Harmeet Sooden, CPT member
Unlike Betancourt, Loney does not attempt escape.  Not that he doesn’t consider or fantasize about it.  In both instances, however, the tight circumstances of the group—their weakened physical condition to say nothing of their lack of Arabic in immediately hostile surroundings—check impulses toward freedom.  As troubling as Loney finds this acceptance of their fate, he becomes aware of his captors’ parallel experience.  As they wait for Medicine Man to once again deliver the latest news of Godot-like negotiations for their release, the hostages observe their captors’ liberty as constrained by much the same factors as theirs.  That jailers necessarily partake of imprisonment is not revelatory.  As a peace activist, however, Loney fingers the cult of violence and conflict that leads to situations that enslave captor and captive alike.  Later, following liberation by a British-led international rescue team, Loney is cautioned against Stockholm syndrome coloring his concern for the fate of his captors. 

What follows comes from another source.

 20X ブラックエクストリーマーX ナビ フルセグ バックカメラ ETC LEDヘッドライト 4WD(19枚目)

In his introduction and post-liberation, Loney ponders the paradox of his release effected not through negotiation but by force, the very action he had gone to Iraq to oppose.  He notes how every army or violent force throughout history has operated under the conviction that they were right, that they were “the good guys.”  He observes how this same principle animates the “bad guys” who abducted the CPT team, even as they cheer and identify with the “good guys” in the Hollywood action movies they watch to kill time.   For them as for the soldiers who liberate the hostages, there is no irony.   For Loney, every side in the struggle sees themselves as the good guys, even in situations of occupation like Iraq.

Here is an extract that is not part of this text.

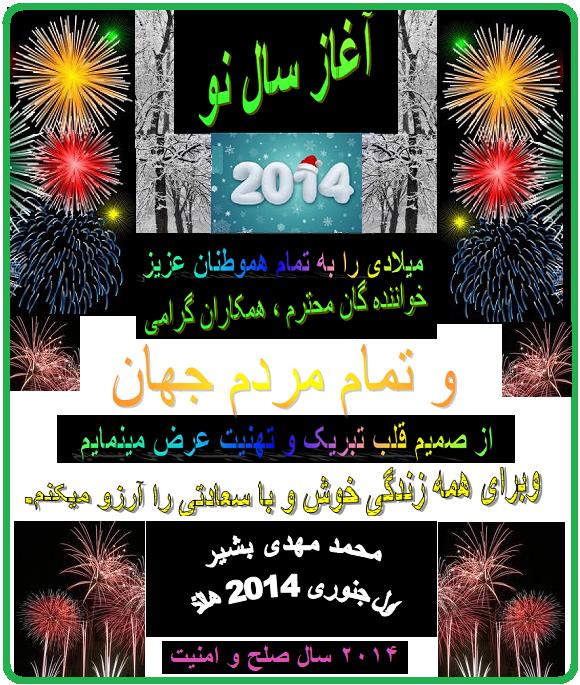 nieuw jaar 2014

For all these hostages, the hell of slow erasure—acclimation to everyday privations, piecemeal bargains with self and others over petty advantages, accommodation to filth and constant fear, chronic lack of privacy—is over.  What’s invaluable in the best of these narratives is the quality of witness: the courage to relive wretchedness all over again, not for cringe-inducing reality-TV notoriety, but as a necessary journey toward true catharsis.  In our media-saturated, irony-laden culture of overdrive, It’s rare to find—never mind seek out—gritty, old-fashioned forms of release based not on (self) indulgence but its opposite.  Without so much as a whiff of the other much more taboo “s” word, Silence and Captivity resonate as chronicles of enforced self-reflection, the void of captivity—its grinding sense of time irretrievably lost—offered up as hapless sacrifice at the altar of freedom inseparable from existence.